New guidelines have already been introduced by police and the prison as a result of the death of remand prisoner, Michael Joseph Davidson.
Coroner of inquests John Needham made 15 recommendations which will be sent to the Health and Home Affairs ministers, chief constable, prison governor, Department of Health, the Drugs and Alcohol Team (DAT), the forensic medical examiner (FME) and general practitioners.
Among the recommendations is the need for more training, supervision and auditing regarding medical documentation completed and passed to the prison by police when transferring prisoners to Jurby.
Mr Needham also recommends: an investigation into whether urine testing for new prisoners should be carried out; the need for DAT records to be more easily available to the FME; the need for emergency radio alerts in the prison to be more specific; the Department of Health’s need to liaise with ambulance and accident and emergency staff regarding medical training for prison staff.
The coroner of inquests did, however, acknowledge that there have been improvements since Mr Davidson’s death, saying: ‘There is significant evidence of changes made already so as to improve matters.’
Mr Davidson, aged 26, died in his prison cell on March 13, 2012, with an inquest finding death was due to toxicity as a result of a combination of methadone, dihydrocodeine and diazepam.
The inquest also decided that the cause of death was the result of an accident but was contributed to by neglect on the part of the state.
Prescription drugs had been given to Mr Davidson while in police custody and also upon arrival at the prison.
On March 11, while in police custody, Mr Davidson was given 60mg of dihydrocodeine and 40mg of diazepam at 10.50am, then 60mg of dihydrodcodeine at 6pm, 60mg of dihydrocodeine and 20mg of diazepam at 9pm, and 60mg of dihydrocodeine and 40mg of diazepam at 8am the following morning on March 12.
He arrived at the prison that same day and was given 40mg of diazepam at approximately 2.40pm, and then 40mg of methadone at approximately 3.40pm, before being locked in his cell at 8.40pm.

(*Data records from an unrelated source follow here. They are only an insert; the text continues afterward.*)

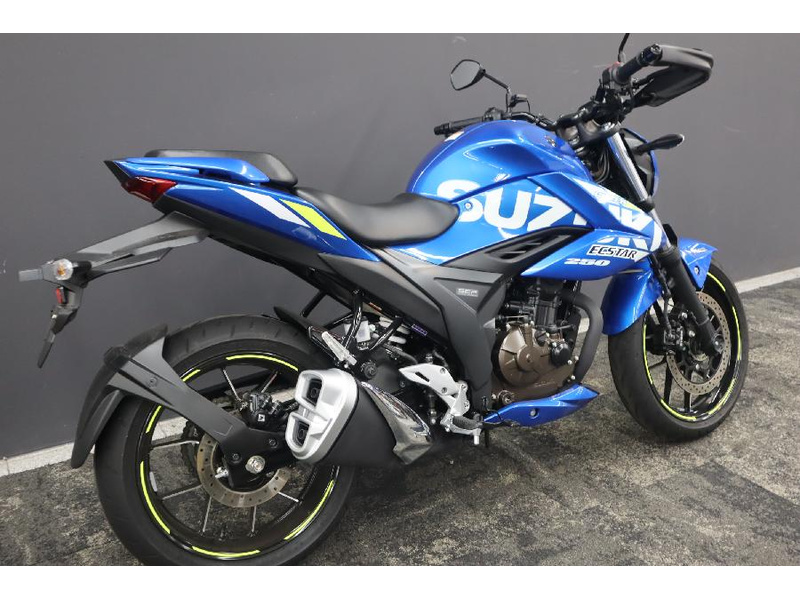スズキ ジクサー250 (1193559) | 中古バイク・新車の事ならバイクの窓口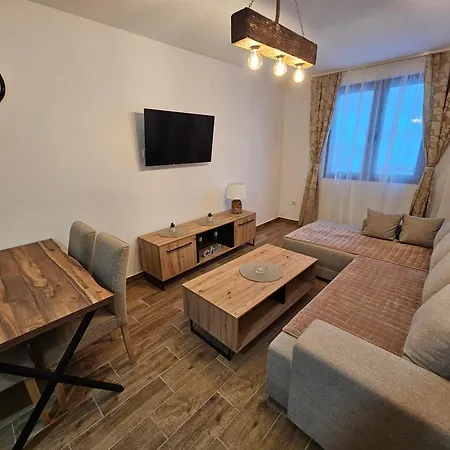 Stoiljkovic * Kopaonik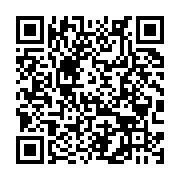 야영장 온라인예약 페이지 바로가기 주소(https://www.jangseong.go.kr/q/ezI0OTh8fHxkYXk9OSZtb250aD0xMSZ5ZWFyPTIwMTd9&e=M&s=3), QRCODE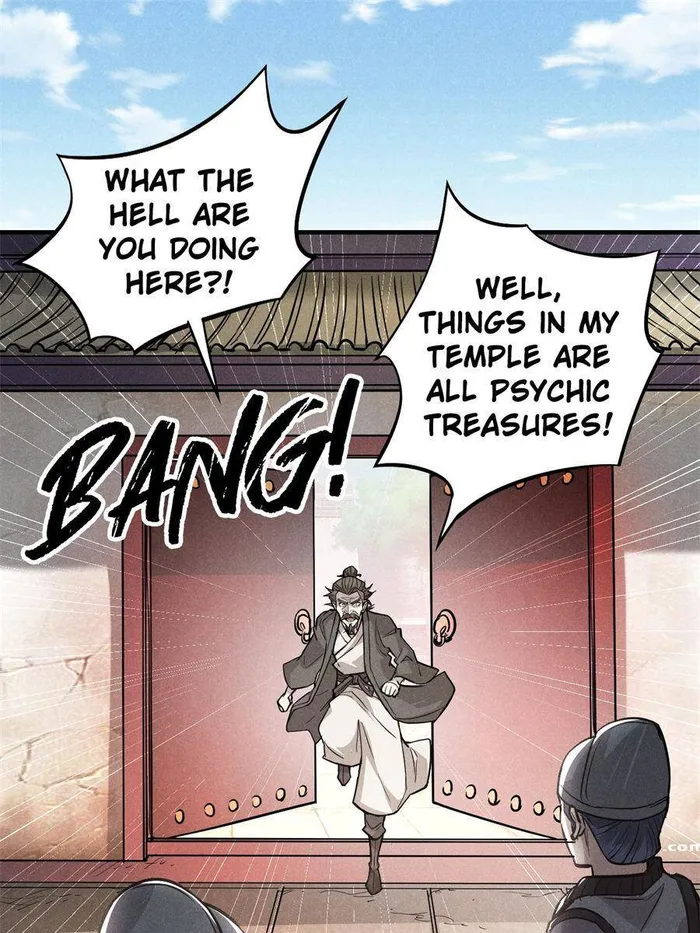 Page 16 of Chapter 21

He was found dead by fellow prisoners the following morning.
The jury also decided that Mr Davidson had not been honest about medication with medical staff and that this was also a contributory factor in his death.

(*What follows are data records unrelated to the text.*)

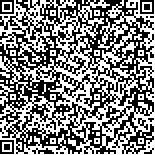 本文二维码信息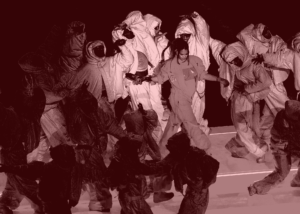 Come la destra ha usato Rihanna e gli Oscar per alimentare le fiamme della guerra culturale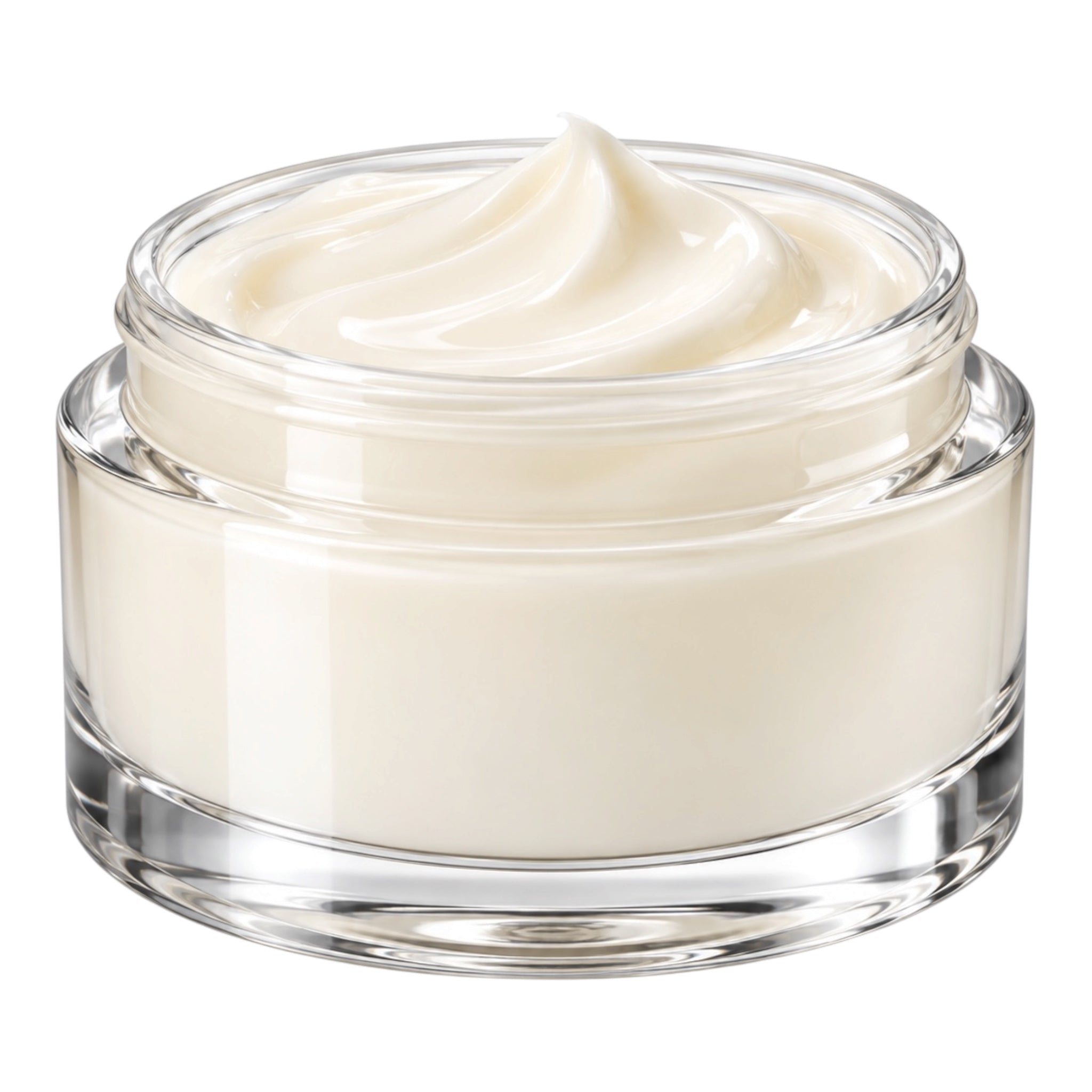 Cream Cleanser Cosmetic Product Safety Report (CPSR) Instant Download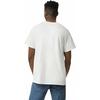 image:imageGildan Adult Ultra Cotton TShirt Style G2000 MultipackWhite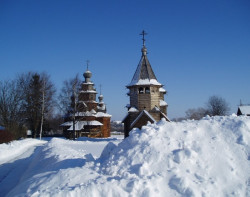 krusveta 
Суздаль 
2009-11-14 08:55:28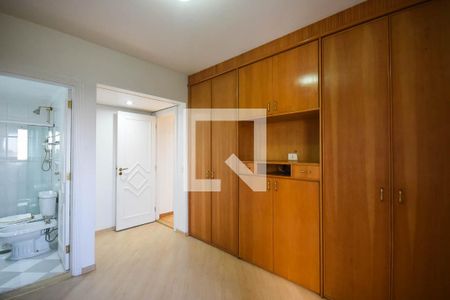 Apartamento para alugar com 120m², 3 quartos e 3 vagas Apartamento para alugar com 120m², 3 quartos e 3 vagasSuíte 2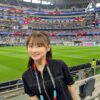 Thumbnail of new posts 047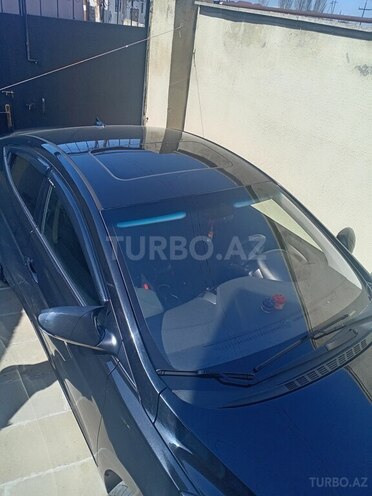 Hyundai Elantra 2015, 220,000 km - 1.8 l - Bakı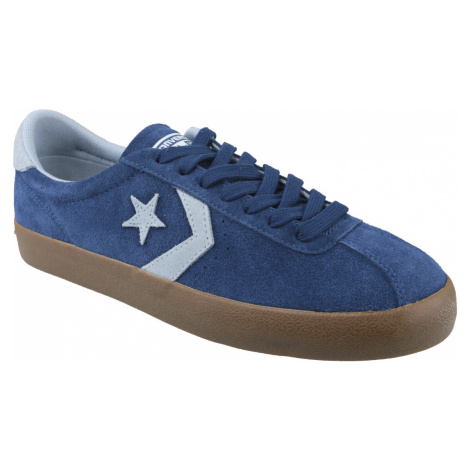 CONVERSE BREAKPOINT C159726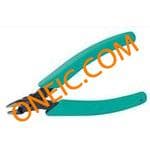 CWST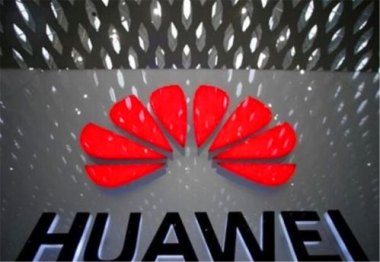 华为手机怎么剪纸图片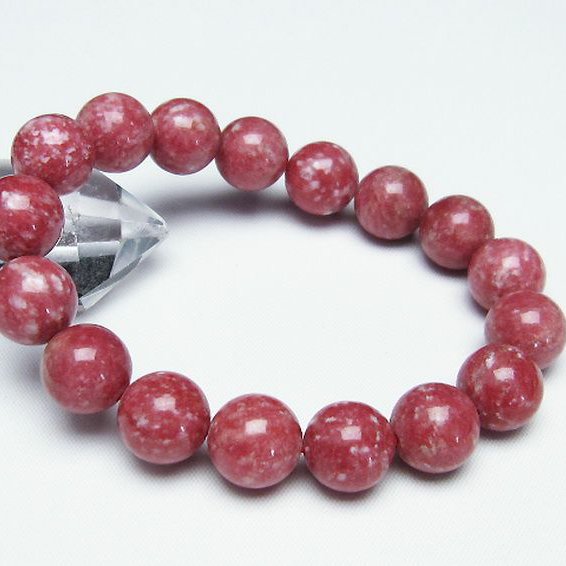 チューライト ブレスレット 13mm [T212-1926]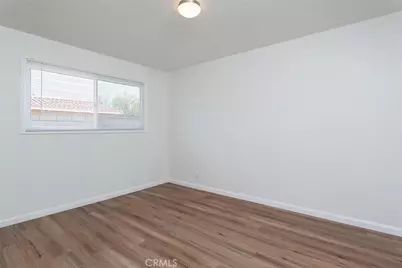 857 Joann Street, Costa Mesa, CA 92627 - Photo 14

Police issued a statement after the inquest, saying: ‘We take our responsibility and duty of care to detainees seriously.

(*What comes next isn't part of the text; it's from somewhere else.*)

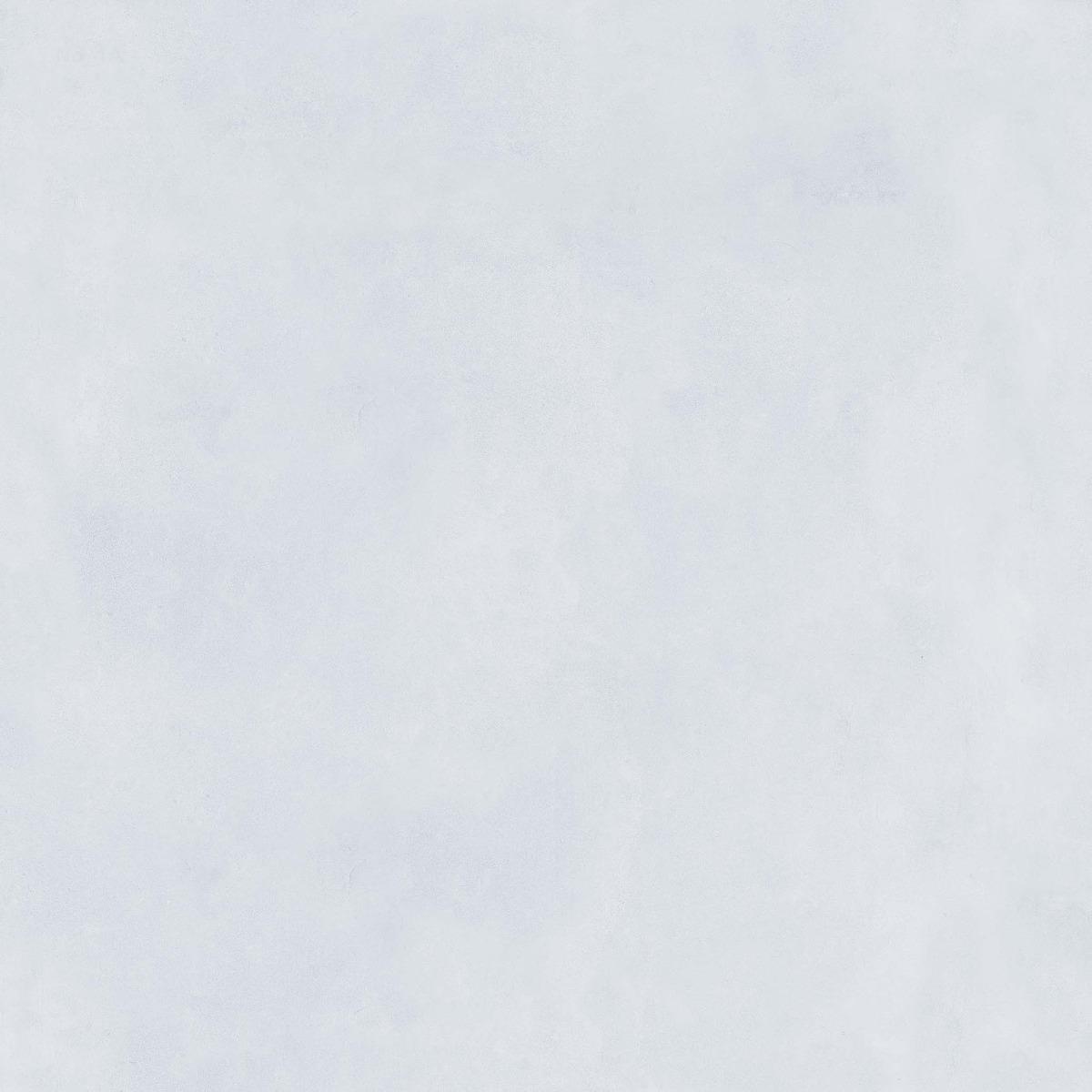 BDF Smoky Blue LT FT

‘As the coroner has said in his findings, the process has improved and is different now, and we will follow his recommendation.’
The Department of Home Affairs also said in a statement: ‘A comprehensive review has already taken place since Mr Davidson’s death and measures have been introduced to improve procedures and communication between agencies.
‘Appropriate steps will now be taken to address the recommendations made by the coroner of inquests.’
The Department of Health said in a statement that they will ‘work to consider the recommendations fully and implement any necessary changes’.
They also said that there had been a comprehensive review since Mr Davidson’s death.